DATA LINES>
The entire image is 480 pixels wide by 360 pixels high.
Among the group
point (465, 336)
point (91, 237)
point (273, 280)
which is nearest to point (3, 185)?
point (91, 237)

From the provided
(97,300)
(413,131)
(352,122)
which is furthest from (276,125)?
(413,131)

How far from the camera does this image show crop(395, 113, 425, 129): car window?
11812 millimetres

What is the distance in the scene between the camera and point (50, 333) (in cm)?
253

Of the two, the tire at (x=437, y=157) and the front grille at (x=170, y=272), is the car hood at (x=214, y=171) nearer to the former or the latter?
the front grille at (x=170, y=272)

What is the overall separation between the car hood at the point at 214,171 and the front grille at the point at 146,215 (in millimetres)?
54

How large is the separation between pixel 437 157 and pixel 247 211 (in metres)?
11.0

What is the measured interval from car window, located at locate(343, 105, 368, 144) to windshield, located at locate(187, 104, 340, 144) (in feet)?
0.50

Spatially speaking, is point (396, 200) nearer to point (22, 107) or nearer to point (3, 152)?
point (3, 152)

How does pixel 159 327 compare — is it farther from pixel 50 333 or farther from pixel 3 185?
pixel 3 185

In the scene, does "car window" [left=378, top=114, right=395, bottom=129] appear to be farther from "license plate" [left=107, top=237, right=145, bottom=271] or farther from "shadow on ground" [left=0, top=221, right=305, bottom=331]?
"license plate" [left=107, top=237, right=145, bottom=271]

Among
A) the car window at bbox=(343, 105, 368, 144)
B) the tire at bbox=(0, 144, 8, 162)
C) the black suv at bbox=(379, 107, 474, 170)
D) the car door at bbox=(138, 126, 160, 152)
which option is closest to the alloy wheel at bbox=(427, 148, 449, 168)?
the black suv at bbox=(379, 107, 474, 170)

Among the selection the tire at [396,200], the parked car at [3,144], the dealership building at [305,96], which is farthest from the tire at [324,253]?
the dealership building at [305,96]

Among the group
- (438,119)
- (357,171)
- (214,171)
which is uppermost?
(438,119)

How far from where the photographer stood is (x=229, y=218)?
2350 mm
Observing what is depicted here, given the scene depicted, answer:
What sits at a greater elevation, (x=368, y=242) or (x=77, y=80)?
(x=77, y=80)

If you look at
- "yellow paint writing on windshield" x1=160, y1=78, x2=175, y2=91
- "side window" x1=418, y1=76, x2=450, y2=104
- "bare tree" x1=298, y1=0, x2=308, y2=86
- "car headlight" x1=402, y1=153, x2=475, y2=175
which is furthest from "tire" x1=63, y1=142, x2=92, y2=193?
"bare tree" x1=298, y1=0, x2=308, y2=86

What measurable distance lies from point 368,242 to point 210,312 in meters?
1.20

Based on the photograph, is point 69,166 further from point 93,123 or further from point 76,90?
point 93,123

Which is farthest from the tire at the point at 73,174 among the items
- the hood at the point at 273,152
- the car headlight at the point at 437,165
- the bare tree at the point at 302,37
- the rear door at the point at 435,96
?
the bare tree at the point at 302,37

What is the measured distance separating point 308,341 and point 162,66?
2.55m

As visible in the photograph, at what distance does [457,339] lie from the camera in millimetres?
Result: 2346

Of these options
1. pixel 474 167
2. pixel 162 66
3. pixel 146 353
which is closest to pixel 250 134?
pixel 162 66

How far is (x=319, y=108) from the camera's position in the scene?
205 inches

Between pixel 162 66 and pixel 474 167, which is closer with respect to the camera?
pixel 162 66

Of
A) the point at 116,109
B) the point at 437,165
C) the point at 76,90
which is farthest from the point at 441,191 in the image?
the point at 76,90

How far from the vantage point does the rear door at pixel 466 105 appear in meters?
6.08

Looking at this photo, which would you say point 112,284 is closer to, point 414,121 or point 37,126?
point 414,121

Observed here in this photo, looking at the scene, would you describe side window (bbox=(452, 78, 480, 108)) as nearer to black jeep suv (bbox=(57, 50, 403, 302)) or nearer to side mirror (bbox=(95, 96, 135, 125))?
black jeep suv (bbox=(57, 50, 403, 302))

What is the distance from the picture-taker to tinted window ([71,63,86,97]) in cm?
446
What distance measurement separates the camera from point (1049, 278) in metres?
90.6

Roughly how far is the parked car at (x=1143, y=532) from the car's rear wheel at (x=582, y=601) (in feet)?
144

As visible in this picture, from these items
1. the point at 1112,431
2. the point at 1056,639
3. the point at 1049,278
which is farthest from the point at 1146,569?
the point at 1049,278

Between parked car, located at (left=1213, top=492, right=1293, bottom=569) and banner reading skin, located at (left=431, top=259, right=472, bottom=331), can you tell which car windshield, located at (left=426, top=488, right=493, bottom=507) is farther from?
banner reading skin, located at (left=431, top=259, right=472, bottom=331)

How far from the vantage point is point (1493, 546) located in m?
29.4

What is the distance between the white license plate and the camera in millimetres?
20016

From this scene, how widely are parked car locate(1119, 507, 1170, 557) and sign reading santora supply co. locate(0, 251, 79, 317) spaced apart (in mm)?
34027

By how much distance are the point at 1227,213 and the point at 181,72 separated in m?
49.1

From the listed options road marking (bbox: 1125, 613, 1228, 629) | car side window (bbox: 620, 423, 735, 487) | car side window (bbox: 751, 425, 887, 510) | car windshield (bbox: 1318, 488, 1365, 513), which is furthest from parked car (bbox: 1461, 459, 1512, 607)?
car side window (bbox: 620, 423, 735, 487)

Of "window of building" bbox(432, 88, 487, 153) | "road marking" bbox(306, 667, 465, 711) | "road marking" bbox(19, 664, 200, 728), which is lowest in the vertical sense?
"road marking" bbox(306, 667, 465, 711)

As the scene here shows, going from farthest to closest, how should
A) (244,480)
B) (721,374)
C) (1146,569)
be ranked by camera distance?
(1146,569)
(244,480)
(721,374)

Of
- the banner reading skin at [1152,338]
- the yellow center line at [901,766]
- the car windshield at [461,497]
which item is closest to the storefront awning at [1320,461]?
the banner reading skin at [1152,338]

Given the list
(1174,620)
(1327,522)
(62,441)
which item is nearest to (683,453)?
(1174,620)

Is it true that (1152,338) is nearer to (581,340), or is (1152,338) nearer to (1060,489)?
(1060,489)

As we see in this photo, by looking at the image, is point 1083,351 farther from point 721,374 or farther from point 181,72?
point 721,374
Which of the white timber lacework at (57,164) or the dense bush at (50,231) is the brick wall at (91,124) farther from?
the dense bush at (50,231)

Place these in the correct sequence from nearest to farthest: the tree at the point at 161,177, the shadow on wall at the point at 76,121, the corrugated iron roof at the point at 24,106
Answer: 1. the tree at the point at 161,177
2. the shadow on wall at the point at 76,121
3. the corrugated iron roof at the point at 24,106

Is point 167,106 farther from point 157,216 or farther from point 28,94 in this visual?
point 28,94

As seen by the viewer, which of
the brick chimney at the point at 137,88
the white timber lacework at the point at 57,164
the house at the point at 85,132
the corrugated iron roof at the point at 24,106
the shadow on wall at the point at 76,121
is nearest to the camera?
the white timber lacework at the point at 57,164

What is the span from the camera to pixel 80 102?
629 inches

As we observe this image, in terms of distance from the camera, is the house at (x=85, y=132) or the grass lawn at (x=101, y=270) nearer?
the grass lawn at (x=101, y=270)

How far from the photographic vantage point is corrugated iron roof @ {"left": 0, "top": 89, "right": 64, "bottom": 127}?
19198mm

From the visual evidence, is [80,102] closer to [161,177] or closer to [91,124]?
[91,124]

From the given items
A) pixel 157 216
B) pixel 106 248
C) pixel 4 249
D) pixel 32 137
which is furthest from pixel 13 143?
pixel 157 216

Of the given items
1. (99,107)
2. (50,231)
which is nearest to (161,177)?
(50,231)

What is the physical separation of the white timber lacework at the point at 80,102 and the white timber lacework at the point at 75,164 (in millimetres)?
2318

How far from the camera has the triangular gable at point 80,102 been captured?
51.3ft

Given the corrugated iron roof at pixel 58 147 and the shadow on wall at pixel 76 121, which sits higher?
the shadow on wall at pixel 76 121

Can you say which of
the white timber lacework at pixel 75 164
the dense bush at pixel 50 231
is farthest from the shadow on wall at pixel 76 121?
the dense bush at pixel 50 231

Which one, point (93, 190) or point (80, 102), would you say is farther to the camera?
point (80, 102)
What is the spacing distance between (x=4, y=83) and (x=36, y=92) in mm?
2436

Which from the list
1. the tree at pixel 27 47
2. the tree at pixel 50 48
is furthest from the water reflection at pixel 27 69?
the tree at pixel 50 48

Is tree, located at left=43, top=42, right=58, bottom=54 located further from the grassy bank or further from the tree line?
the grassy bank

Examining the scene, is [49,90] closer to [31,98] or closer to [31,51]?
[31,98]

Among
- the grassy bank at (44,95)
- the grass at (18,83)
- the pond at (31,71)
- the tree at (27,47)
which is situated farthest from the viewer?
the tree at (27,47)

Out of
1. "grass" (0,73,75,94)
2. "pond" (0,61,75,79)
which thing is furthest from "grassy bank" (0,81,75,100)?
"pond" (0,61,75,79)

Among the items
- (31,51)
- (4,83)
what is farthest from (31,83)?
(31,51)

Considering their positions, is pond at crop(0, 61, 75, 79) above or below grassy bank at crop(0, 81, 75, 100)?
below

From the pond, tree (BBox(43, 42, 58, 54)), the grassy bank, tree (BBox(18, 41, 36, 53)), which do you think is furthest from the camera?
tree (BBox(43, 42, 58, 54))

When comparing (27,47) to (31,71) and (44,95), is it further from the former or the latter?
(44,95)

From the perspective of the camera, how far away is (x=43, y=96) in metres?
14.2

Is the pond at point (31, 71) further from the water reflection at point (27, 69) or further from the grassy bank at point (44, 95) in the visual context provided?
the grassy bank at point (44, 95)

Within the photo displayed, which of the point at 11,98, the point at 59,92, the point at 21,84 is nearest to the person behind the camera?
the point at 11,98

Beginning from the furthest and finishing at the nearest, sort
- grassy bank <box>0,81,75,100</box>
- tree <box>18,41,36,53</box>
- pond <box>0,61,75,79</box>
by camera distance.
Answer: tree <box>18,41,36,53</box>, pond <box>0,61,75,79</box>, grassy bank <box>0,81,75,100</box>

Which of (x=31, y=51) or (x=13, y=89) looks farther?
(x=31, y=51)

EXERCISE DESCRIPTION> Copy everything from the line containing "From the perspective" down to the end of the records, including both ends, without altering a single character.

TASK RESULT>
From the perspective of the camera, how far away is (x=43, y=96) in metres?
14.2

Is the pond at point (31, 71) further from the water reflection at point (27, 69) or further from the grassy bank at point (44, 95) in the visual context provided?
the grassy bank at point (44, 95)

Within the photo displayed, which of the point at 11,98, the point at 59,92, the point at 21,84 is nearest to the person behind the camera?
the point at 11,98

Beginning from the furthest and finishing at the nearest, sort
- grassy bank <box>0,81,75,100</box>
- tree <box>18,41,36,53</box>
- pond <box>0,61,75,79</box>
by camera distance.
Answer: tree <box>18,41,36,53</box>, pond <box>0,61,75,79</box>, grassy bank <box>0,81,75,100</box>

Which of (x=31, y=51) or (x=13, y=89) looks farther?
(x=31, y=51)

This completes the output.